A long-amplicon viability-qPCR test for quantifying living pathogens of bacterial spot in tomato seed

Authors: WANG, HEHE - Clemson University; WAGNON, RIEANNA - Clemson University; MORENO, DANIELA - Clemson University; TIMILSINA, SUJAN - University Of Florida; JONES, JEFF - University Of Florida; VALLAD, GARY - University Of Florida; Turechek, William

Submitted to: Plant Disease
Publication Type: Peer Reviewed Journal
Publication Acceptance Date: 12/7/2021
Publication Date: 4/6/2022
Citation: Wang, H., Wagnon, R., Moreno, D., Timilsina, S., Jones, J., Vallad, G., Turechek, W. 2022. A long-amplicon viability-qPCR test for quantifying living pathogens of bacterial spot in tomato seed. Plant Disease. 106:1474-1485. https://doi.org/10.1094/PDIS-11-21-2509-RE.
DOI: https://doi.org/10.1094/PDIS-11-21-2509-RE

Interpretive Summary: Bacterial spot is a serious diseases of tomato caused by any of four different species of Xanthomonas. Contaminated and/or infected seed serve as a major inoculum source for this disease. The use of certified pathogen-free seed is one of the primary management practices to reduce the inoculum load in commercial production. However, current seed certification protocols rely mainly on culturing and conventional PCR, and both methods have limited capability to accurately quantify viable pathogen cells. To improve the method for seed certification, a long-amplicon PMA-qPCR assay was developed to selectively quantify the four Xanthomonas pathogen species in tomato seed. Tthe PMA-qPCR assay was able to detect targets in seed samples with higher accuracy than any previous method. Being much faster and more sensitive, PMA-qPCR has a promising potential to serve as a standalone tool or used in combination with culturing to improve tomato seed certification and advance the production of clean seed.

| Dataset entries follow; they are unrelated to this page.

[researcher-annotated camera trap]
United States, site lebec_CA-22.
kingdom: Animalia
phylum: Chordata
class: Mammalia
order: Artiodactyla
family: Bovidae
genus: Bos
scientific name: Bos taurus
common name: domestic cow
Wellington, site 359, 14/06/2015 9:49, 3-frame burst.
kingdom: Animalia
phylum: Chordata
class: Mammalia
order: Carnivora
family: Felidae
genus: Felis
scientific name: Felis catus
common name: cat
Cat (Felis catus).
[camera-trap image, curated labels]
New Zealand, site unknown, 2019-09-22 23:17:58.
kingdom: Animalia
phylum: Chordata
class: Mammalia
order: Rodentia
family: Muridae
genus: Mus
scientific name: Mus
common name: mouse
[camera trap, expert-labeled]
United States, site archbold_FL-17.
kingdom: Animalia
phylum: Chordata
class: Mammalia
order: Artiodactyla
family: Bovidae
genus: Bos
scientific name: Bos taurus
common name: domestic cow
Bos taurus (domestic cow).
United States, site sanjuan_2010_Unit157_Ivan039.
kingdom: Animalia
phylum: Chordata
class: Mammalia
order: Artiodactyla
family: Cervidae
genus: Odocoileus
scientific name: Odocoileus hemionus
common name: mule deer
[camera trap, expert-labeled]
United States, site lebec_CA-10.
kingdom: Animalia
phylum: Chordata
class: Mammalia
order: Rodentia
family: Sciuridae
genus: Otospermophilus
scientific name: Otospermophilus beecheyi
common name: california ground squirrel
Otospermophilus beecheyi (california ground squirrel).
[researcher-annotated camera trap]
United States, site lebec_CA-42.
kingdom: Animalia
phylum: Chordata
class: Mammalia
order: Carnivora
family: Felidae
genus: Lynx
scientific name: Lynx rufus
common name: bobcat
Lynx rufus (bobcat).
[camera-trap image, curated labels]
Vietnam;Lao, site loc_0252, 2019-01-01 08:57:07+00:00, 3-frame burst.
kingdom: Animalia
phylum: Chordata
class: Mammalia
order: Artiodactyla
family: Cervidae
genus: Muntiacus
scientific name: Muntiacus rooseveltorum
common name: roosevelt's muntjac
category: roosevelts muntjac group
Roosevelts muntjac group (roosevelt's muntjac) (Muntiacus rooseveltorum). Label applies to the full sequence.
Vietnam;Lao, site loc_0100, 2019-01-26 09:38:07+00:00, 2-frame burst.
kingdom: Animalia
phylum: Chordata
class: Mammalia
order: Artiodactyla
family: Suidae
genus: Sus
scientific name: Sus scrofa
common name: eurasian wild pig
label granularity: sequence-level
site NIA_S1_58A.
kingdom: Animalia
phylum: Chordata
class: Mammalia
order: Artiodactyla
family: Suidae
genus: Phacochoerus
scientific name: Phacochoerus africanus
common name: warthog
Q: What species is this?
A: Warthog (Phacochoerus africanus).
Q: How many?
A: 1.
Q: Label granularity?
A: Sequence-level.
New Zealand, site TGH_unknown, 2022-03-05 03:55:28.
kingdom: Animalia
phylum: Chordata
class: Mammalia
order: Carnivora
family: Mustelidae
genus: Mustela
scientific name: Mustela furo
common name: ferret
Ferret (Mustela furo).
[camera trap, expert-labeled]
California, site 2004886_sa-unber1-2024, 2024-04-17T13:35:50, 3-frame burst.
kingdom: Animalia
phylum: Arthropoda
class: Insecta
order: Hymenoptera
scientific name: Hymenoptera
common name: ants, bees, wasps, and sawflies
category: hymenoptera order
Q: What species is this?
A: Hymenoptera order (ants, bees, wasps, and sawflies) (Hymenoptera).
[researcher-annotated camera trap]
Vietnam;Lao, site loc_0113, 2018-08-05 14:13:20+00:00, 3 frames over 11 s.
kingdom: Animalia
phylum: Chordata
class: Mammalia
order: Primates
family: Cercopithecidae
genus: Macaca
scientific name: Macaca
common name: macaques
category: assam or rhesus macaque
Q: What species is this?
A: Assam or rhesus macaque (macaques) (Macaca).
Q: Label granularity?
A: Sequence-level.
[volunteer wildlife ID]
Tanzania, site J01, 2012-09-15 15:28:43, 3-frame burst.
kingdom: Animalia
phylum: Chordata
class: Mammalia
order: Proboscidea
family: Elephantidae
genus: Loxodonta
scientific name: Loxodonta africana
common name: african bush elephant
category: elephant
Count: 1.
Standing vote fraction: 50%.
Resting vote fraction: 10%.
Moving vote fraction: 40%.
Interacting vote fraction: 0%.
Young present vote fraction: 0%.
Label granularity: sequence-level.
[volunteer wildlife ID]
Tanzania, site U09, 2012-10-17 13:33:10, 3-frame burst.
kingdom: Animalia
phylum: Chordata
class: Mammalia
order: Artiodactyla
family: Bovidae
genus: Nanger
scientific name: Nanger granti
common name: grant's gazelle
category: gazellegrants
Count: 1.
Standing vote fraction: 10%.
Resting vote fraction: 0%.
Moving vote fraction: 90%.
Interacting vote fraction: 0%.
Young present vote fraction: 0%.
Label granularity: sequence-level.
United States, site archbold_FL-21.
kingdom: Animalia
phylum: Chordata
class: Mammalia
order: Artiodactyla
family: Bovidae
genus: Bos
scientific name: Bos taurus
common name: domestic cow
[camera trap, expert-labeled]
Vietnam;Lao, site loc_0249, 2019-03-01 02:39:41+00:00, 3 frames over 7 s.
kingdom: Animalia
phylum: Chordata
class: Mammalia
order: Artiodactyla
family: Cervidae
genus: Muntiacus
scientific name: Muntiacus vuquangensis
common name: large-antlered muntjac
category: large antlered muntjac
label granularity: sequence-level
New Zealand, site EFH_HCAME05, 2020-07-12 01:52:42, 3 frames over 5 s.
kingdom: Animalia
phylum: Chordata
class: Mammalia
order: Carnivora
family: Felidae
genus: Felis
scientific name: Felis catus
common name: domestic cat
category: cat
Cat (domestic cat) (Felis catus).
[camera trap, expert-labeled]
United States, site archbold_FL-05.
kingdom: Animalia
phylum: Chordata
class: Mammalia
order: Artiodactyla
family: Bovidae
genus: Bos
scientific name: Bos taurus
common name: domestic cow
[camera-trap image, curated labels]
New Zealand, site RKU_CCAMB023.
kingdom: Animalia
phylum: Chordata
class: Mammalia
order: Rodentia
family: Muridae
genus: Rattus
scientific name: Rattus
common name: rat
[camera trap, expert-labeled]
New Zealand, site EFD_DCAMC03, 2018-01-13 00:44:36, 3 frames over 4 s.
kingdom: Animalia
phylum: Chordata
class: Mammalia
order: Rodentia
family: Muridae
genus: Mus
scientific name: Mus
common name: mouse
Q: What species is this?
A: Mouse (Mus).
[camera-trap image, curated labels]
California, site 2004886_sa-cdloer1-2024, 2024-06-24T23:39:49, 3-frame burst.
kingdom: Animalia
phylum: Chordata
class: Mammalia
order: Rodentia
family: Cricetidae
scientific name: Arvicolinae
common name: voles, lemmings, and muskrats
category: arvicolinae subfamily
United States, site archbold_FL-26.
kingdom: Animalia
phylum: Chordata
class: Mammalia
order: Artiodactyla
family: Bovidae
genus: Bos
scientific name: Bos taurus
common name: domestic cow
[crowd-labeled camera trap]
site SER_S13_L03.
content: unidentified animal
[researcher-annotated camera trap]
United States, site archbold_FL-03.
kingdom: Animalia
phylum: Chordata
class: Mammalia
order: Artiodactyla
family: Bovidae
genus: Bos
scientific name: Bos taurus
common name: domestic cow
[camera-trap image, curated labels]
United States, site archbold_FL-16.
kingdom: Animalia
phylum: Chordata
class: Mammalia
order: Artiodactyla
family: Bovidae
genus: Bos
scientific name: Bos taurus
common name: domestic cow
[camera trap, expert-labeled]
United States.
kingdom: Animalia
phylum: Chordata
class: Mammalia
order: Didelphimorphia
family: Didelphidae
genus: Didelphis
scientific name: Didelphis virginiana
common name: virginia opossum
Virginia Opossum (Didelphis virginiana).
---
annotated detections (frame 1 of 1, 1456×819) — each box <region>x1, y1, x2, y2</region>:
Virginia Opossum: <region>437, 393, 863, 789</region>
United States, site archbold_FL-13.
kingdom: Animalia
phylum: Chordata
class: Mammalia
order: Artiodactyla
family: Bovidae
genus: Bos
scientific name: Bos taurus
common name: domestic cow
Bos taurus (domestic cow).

Technical Abstract: Bacterial spot is one of the most serious diseases of tomato. It is caused by four different species of Xanthomonas: X. euvesicatoria, X. gardneri, X. perforans, and X. vesicatoria. Contaminated and/or infected seed serve as a major inoculum source for this disease. The use of certified pathogen-free seed is one of the primary management practices to reduce the inoculum load in commercial production. However, current seed certification protocols rely mainly on culturing and conventional PCR, and both methods have limited capability to accurately quantify viable pathogen cells. To improve the sensitivity and specificity of the seed certification method, a long-amplicon PMA-qPCR assay was developed to selectively quantify the four Xanthomonas pathogen species in tomato seed. The optimized PMA-qPCR procedure was evaluated on pure bacterial suspensions, bacteria-spiked seed suspensions, as well as inoculated and naturally-infected seed. A crude DNA extraction protocol was also developed and it provided comparable detection as the purified DNA in non-concentrated seed suspensions. PMA-qPCR with crude DNA extract was able to accurately quantify 10^4-10^8 CFU/ml of viable bacteria in the mixture with dead cells as high as 10^7 CFU/ml in the seed suspensions. With purified DNA from concentrated seed suspensions, the PMA-qPCR assay was able to detect targets in seed samples spiked with =75 CFU/ml (~0.5 CFU/seed) of the viable pathogens. Latent class analysis of the inoculated and naturally-infected seed samples showed that PMA-qPCR had similar specificity but much higher sensitivity than the colony counts on the semi-selective MTMB and CKTM media across all target species. Being much faster and more sensitive, PMA-qPCR has a promising potential to serve as a standalone tool or used in combination with semi-selective culturing to improve tomato seed certification and advance the production of clean seed.